+++ DOCUMENT SEGMENT +++

I Hope.
By the end of the week, we hope, we will know who will serve as the American president for the next four years.
Twenty-four hours before Election Day, it feels as if this is a change election, and that the next two and a half months will be spent preparing for a new style of leadership, as President-elect Joe Biden assembles a new team.
But we have been wrong on this point before and that's why so many are refusing to accept the obvious. President Trump's approval rating has never risen out of the 40s. Biden has consistently led in public opinion polls since the start of the year. Voters say the number one issue in the country is the management of the pandemic and most voters say the current president has done a bad job on that matter. Joe Biden is campaigning against chaos. President Trump, win or lose, is promising more.
It seems like an easy decision. It is just hard to believe that the record number of people who have cast their votes so far, made the extra effort, because they want four more years of leadership by Tweet, justice by innuendo, and crisis management through denial. Yet if Trump somehow wins a second term, that is indeed what the American people will have chosen.
Let's hope that's not the case.
I hope our four year national nightmare, and international embarrassment, is about to end. I'm hoping that the president accepts defeat, with a measure of grace he has so far failed to demonstrate, and that he allows President-elect Biden to begin signaling new directions as soon as possible.

+++ DATASET CONTENT +++

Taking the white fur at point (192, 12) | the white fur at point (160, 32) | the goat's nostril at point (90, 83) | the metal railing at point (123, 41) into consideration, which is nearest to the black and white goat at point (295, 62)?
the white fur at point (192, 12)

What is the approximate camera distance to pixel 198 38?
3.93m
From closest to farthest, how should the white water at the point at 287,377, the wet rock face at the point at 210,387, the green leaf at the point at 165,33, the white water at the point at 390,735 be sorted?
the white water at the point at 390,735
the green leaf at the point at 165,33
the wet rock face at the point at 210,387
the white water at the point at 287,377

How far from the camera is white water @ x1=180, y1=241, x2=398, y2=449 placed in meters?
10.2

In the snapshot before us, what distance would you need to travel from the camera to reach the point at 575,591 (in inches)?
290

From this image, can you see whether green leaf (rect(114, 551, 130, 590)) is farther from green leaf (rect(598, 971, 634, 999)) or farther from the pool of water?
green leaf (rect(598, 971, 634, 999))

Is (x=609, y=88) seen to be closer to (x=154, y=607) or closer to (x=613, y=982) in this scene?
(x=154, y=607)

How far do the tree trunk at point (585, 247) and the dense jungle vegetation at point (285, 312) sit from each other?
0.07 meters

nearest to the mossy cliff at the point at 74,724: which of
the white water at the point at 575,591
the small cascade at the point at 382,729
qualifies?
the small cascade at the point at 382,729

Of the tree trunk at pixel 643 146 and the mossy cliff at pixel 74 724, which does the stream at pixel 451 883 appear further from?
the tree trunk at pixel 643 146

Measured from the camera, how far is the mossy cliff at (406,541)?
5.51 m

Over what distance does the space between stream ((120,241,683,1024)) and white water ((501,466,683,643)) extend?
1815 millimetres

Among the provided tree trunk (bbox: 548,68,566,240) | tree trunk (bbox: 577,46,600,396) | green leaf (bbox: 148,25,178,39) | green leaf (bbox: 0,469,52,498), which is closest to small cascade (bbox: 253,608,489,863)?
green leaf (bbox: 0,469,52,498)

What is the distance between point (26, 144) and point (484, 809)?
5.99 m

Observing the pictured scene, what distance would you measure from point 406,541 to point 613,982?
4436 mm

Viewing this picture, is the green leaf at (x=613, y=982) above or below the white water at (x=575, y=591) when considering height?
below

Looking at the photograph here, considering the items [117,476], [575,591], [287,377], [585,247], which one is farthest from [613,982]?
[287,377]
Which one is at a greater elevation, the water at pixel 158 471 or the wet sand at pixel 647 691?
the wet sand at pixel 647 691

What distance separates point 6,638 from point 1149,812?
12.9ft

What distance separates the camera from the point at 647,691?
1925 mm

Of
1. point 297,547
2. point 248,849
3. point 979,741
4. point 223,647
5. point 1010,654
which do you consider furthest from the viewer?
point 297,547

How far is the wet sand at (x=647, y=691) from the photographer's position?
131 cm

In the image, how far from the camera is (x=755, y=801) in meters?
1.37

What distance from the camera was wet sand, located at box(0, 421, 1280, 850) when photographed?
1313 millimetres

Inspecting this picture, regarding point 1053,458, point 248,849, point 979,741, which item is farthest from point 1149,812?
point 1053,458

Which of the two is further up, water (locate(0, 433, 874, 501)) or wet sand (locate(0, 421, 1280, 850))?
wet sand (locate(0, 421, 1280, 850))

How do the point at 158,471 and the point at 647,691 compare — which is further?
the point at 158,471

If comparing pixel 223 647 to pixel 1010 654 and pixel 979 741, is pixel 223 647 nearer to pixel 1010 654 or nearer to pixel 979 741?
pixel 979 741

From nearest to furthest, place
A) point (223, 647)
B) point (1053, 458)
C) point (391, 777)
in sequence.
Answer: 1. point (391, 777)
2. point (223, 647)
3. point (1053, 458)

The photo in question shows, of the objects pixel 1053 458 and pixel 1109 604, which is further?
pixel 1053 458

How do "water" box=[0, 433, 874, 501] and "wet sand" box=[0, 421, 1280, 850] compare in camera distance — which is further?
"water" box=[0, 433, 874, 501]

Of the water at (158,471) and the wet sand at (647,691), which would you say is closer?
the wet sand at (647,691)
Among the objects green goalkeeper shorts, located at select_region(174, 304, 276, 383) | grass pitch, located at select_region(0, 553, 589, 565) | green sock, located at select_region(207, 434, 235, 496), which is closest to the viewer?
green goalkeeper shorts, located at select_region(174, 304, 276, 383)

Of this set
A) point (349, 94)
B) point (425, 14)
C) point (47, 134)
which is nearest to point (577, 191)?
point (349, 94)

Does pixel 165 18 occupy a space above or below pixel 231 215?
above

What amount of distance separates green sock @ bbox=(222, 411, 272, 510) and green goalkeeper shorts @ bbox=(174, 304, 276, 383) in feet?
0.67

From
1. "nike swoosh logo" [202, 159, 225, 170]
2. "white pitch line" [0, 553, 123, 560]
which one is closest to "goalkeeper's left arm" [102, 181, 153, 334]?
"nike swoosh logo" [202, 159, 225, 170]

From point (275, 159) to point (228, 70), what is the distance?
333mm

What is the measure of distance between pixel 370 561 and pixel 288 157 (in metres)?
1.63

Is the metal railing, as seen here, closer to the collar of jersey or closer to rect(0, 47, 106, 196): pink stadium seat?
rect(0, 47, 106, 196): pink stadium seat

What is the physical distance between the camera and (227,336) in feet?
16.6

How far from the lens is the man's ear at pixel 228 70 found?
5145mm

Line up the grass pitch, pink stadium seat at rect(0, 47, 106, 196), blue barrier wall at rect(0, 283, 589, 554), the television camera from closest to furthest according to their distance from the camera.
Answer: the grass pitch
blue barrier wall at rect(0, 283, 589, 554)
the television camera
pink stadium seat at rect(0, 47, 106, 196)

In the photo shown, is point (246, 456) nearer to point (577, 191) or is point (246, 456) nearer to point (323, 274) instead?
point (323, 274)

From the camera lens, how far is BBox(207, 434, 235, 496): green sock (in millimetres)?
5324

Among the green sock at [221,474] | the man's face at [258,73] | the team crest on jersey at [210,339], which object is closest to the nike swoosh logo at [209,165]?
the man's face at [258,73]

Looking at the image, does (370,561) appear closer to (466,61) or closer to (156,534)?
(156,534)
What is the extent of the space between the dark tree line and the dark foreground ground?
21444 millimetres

+++

**INSTRUCTIONS:**
1. Answer these questions from the election column:
(a) How long before Election Day does the writer say it is?
(b) What range has President Trump's approval rating never risen out of?
(c) What do voters say is the number one issue in the country?
2. In the election column, rewrite the paragraph that begins "But we have been wrong on this point before" as a short list that keeps its main facts.
The material isn't needed for what follows.

**RESPONSES:**
1.
(a) Twenty-four hours.
(b) The 40s.
(c) The management of the pandemic.

2.
- We have been wrong before, so many refuse to accept the obvious.
- President Trump's approval rating has never risen out of the 40s.
- Biden has led in public opinion polls since the start of the year.
- Voters name managing the pandemic as the top issue, and most say the current president has done a bad job on it.
- Biden is campaigning against chaos, and Trump, win or lose, is promising more.